## Exercise 1:
Retype the stretch of the article on AI in medical diagnosis from "The data show" through "errors, Hoar said.".
## Exercise 2:
For each statement below, say whether the article on AI in medical diagnosis agrees with it. Answer yes or no, and quote the deciding words.
(a) Hoar is a doctor at Baystate Health.
(b) Hoar said AI will replace human physicians.
(c) Pure cognitive failures account for 28 percent of diagnostic errors.
## Exercise 3:
Answer these questions from the article on AI in medical diagnosis.
(a) What was the title of the panel Hoar spoke on?
(b) According to the 2015 data, how many diagnostic errors occurred per year?
(c) What percentage of hospital inpatient deaths did diagnostic errors lead to?

## Excerpt:

Artificial intelligence can save lives in hospitals by helping doctors make better diagnoses, according to Harry Hoar, a doctor at Baystate Health.
Hoar was speaking at Cayman Captive Forum, on a panel entitled Can We Leverage AI To Reduce Professional Liability Claims? The answer to the question presented to the panel was a resounding yes.
Hoar said: “This is not about a machine doing the job for you. The human brain is better at some things and computers are better at some things. But computers can escape the biases that affect humans and they augment our ability to make good decisions.”
AI will not replace human physicians, he said. “Physicians who know how to use technology will replace physicians who don't.”
Being a good physician is no longer about having all the answers, he said, but following a process and collaborating with other doctors and technology. Machines are better than people are following processes, he added.
Nearly half of all diagnostic errors (46 percent) are a combination of system-related and cognitive failures, according to Hoar, while 28 percent are pure cognitive failures. Nearly one in five errors is system-related, with only 7 percent categorised as “no fault” errors.
The data show that too often doctors have the information available to make the right diagnosis, but through pressure of time, fatigue or other factors, make incorrect ones. In 2015 data show there were 18 million diagnostic errors per year. Diagnostic errors led to 10 percent of hospital inpatient deaths, or around 74,000 deaths. Around 12 percent of hospital adverse events are caused by diagnostic errors, Hoar said.

## Source data:
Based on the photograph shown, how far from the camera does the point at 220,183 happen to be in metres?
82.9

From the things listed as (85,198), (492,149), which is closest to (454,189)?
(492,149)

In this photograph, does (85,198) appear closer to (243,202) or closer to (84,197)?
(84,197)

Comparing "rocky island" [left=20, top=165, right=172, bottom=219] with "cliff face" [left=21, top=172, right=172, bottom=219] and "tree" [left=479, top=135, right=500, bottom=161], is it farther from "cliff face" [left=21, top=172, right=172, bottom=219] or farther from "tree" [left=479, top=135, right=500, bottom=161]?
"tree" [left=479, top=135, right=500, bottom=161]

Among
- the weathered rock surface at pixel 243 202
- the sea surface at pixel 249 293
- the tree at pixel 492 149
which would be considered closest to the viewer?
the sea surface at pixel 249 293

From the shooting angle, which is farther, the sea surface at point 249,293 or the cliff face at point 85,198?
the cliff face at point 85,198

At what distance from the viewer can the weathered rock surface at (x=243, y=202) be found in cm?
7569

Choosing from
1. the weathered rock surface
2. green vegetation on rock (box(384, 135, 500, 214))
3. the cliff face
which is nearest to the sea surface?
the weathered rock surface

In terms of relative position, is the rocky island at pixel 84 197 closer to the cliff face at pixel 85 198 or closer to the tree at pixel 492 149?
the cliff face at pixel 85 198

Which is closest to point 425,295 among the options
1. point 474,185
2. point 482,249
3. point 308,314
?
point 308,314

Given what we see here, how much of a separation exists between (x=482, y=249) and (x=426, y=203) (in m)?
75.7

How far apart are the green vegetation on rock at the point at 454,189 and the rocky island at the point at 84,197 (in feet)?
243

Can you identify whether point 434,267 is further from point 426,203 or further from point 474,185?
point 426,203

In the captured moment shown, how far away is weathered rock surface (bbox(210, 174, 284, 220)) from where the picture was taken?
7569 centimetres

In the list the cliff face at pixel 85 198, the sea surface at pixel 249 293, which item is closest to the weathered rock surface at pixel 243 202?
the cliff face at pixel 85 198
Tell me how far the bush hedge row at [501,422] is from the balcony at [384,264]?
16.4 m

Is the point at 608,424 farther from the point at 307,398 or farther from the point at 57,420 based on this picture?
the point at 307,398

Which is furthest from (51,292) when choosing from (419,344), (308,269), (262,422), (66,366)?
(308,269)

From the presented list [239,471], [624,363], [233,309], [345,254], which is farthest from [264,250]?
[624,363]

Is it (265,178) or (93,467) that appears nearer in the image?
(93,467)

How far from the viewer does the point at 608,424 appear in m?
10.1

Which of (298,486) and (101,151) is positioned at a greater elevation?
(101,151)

## Exercise output 1:
The data show that too often doctors have the information available to make the right diagnosis, but through pressure of time, fatigue or other factors, make incorrect ones. In 2015 data show there were 18 million diagnostic errors per year. Diagnostic errors led to 10 percent of hospital inpatient deaths, or around 74,000 deaths. Around 12 percent of hospital adverse events are caused by diagnostic errors, Hoar said.

## Exercise output 2:
(a) Yes: "Harry Hoar, a doctor at Baystate Health"
(b) No: "AI will not replace human physicians, he said."
(c) Yes: "28 percent are pure cognitive failures"

## Exercise output 3:
(a) Can We Leverage AI To Reduce Professional Liability Claims?
(b) 18 million
(c) 10 percent